Some of the risks of storing information in the cloud are covered elsewhere in this resource. Issues relating to the ongoing protection of personal data under the Data Protection Act have tended to be forefront in people’s considerations but it is important to recognise that this is not the only potential challenge. Here Steve Bailey summarises some of the issues from a preservation/retrieval and research perspective and the topic is covered further in the accompanying video.
Our summary of risks of cloud computing also looks at some of the practical problems this may pose in relation to freedom of information (FOI) requests not least because they serve as an example of some of the more deep-seated shifts in the relationship between the organisation and the information it creates that moving to the cloud represents. At the heart of compliance with the FOI Act is the ability to identify and access all the information pertinent to the request in question.
This often proves challenging even when the institution physically holds the information in question, spread as it may be between a mixture of systems and filing structures: some central, some held within local departments or even by individual members of staff. In theory at least, however, the institution in the pre-cloud world possesses the ability to manage and search for information centrally and in recent years there has been a general drift within institutions towards such centralisation. This provides the means to undertake comprehensive searches from one place across the entire (or at least most) of the institution to identify and retrieve all the information pertaining to subject X, Y, Z.
As we have already seen ‘the cloud’ covers a multitude of possible configurations, services and suppliers and it is highly unlikely that an institution will restrict its data storage to just one. Indeed, the business model for many such service providers is to specialise in storing and managing one particular type of information: YouTube for video clips, Flickr for photos etc each requiring different accounts (possibly many within the same institution) and each providing different ways to describe and search for information.
In this heterogeneous world there simply isn’t the means to centrally search for ‘all information we have relating to subject X’. Indeed it is highly unlikely that the institution will even know that a particular department or individual within it has chosen to create and store information pertinent to an FOI request somewhere in the cloud.
This same heterogeneity threatens to cause problems across the entire information management landscape, one which strives to establish a consistency of approach across information wherever and however it is stored. Fundamental tenets of good information and records management such as the consistent application of access controls and the management of the retention and deletion of records will be made vastly more difficult to achieve across disparate, unconnected systems and providers.

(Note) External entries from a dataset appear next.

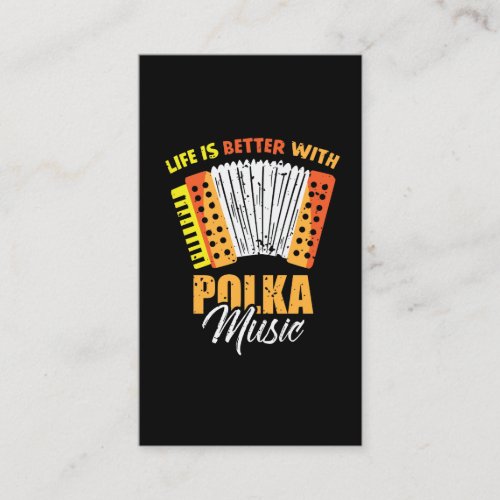 Polka Music Accordion Polish Dancing Business Card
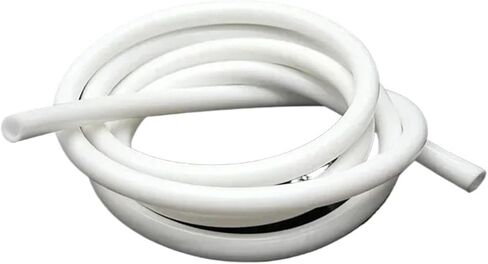 Lfang-Silicone خرطوم أبيض خرطوم مطاط السيليكون للطعام معرف 0.5 1 2 3 4 5 6 7 8 9 10 12 14 16 18 20 25 32 مم أنبوب سيليكون مرن، مقاوم للضغط والانفجار (1 متر، معرف 18 مم × 24 مم OD) in Saudi Arabia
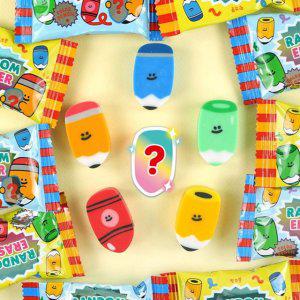 랜덤 지우개 학용품 연필 초등 어린이 귀여운 다채로운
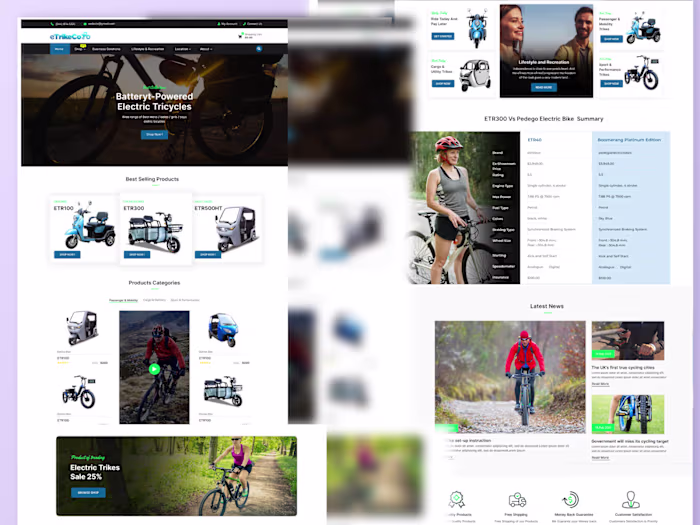 Website page design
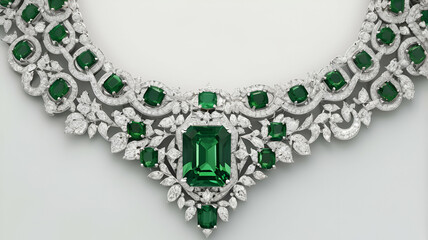 gren diamond necklace  design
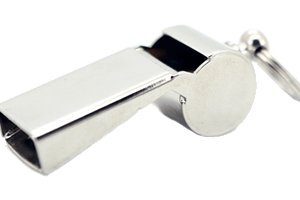 Silbato metálico con bola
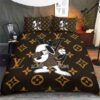 Snoopy Louis Vuitton Luxury Brand Bedding Set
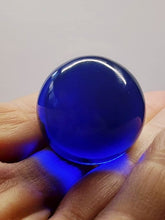 Load image into Gallery viewer, Blue - Medium Bright Andara Crystal Sphere 1 inch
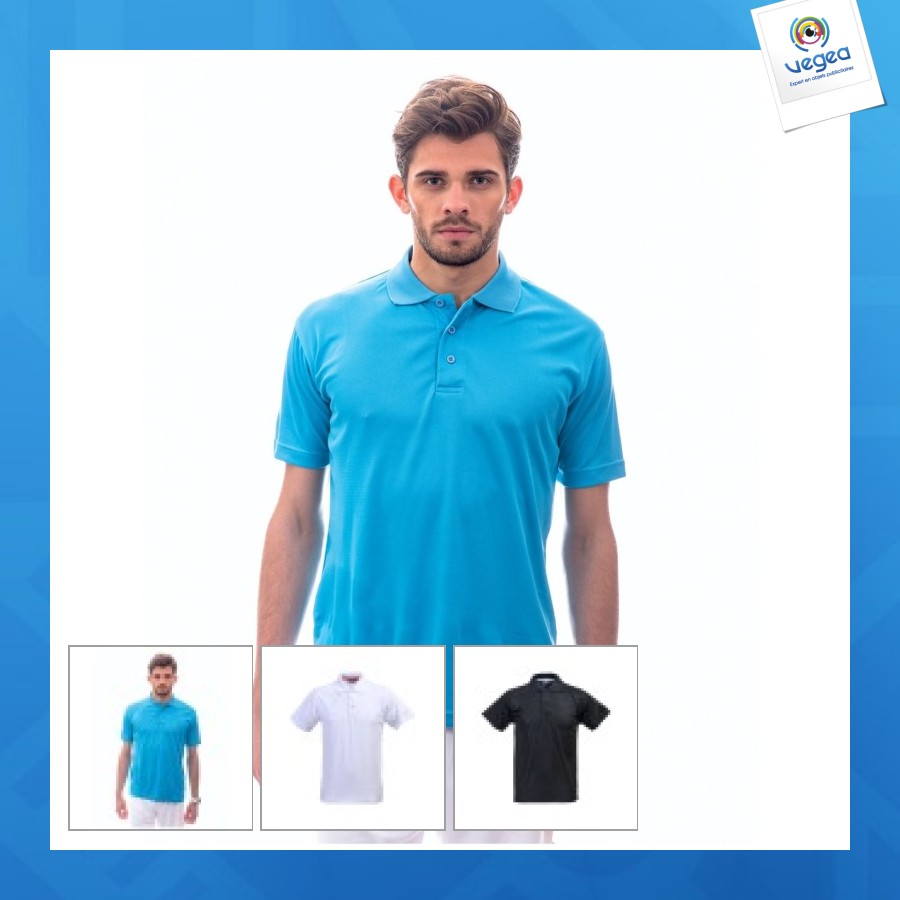 Technisches polo-shirt für männer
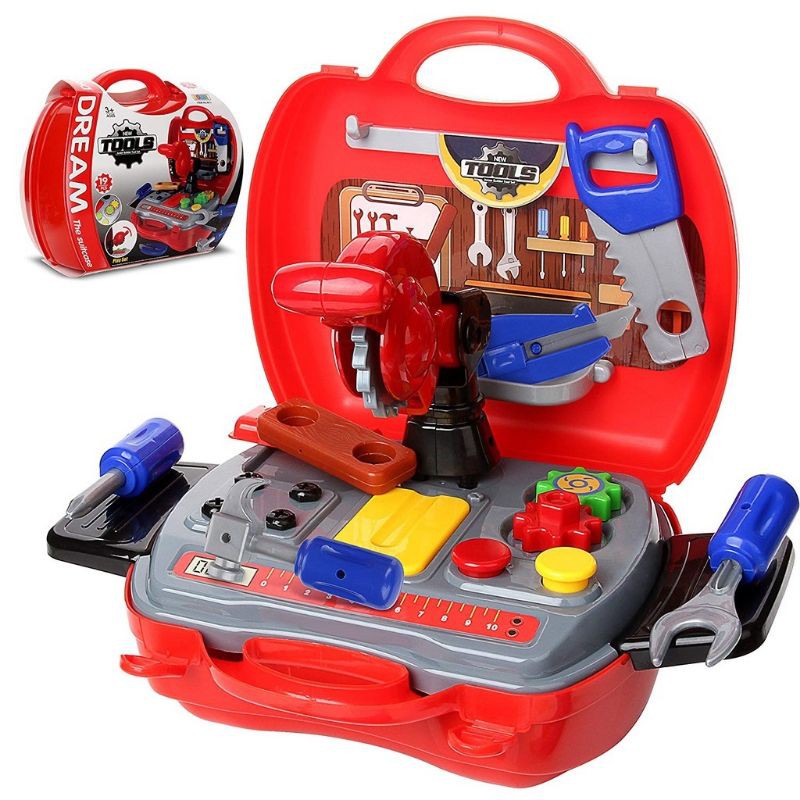 Kids pretend play tools box toys with accessories (19pcs) | Shopee Malaysia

This separation of information into format-specific silos also threatens to have wider and more profound implications in the future. For as long as there have been historic records, archives and other trusted repositories have sought to arrange and store records according to the original order in which they were created. In doing so we preserve their provenance and allow future researchers to be able to reconstruct the narrative record as it was at the time the records were created. In essence this means management by the record’s subject, not its format. This approach is visible in historic collections (for example in the collected papers of a famous alumnus) and also in modern records management (where we would look to arrange all committee papers in a series for example, rather than looking to arrange all Microsoft Word7 documents together).
But the logic of the cloud threatens to undo this established order, with emails being stored by one service provider, documents another and multimedia resources by a multitude of others with nothing to connect these disparate threads together. Many of our institutions are old, some ancient. Many have historical collections and archives stretching back many centuries of national, if not international, importance all carefully arranged according to these tried and tested theories of provenance and original order.
But if we embrace the cloud as fully as many would like us to, whether future generations will be able to benefit from these riches in the same way that researchers today can is debateable indeed. Of course we appreciate that such a long view may not be at the forefront of most manager’s minds when immediate operational decisions need to be made, but all the same it is perhaps worth at least pausing for a moment or two to consider the (potentially unintended) legacy of our decisions before the die is cast.
Spanning this divide between problems of the future and the priorities of today comes the issue of digital preservation and ongoing access to information stored in the cloud. The challenges implicit in ensuring ongoing access to digital information in a changing world are never simple, but are compounded further when left to a third party. At the very least it is worth being certain that the service providers you choose in the cloud have the skills and inclination to continue to store your information for as long as you require, perhaps even indefinitely. It is also worth bearing in mind during such discussions that a historian or archivist’s view of what constitutes ‘historic’ is likely to be very different from that held within the notoriously short-term IT industry.
Finally it is worth noting that for centuries we have handed over our most important historic records to the care of trusted, expert and non-commercial custodians. As things currently stand in the cloud this is a role that we would be handing over to a range of often small, transitory commercial businesses and what should happen if and when they disappear (potentially with little or no prior warning) should be of concern not only to the researcher of tomorrow, but the manager of today.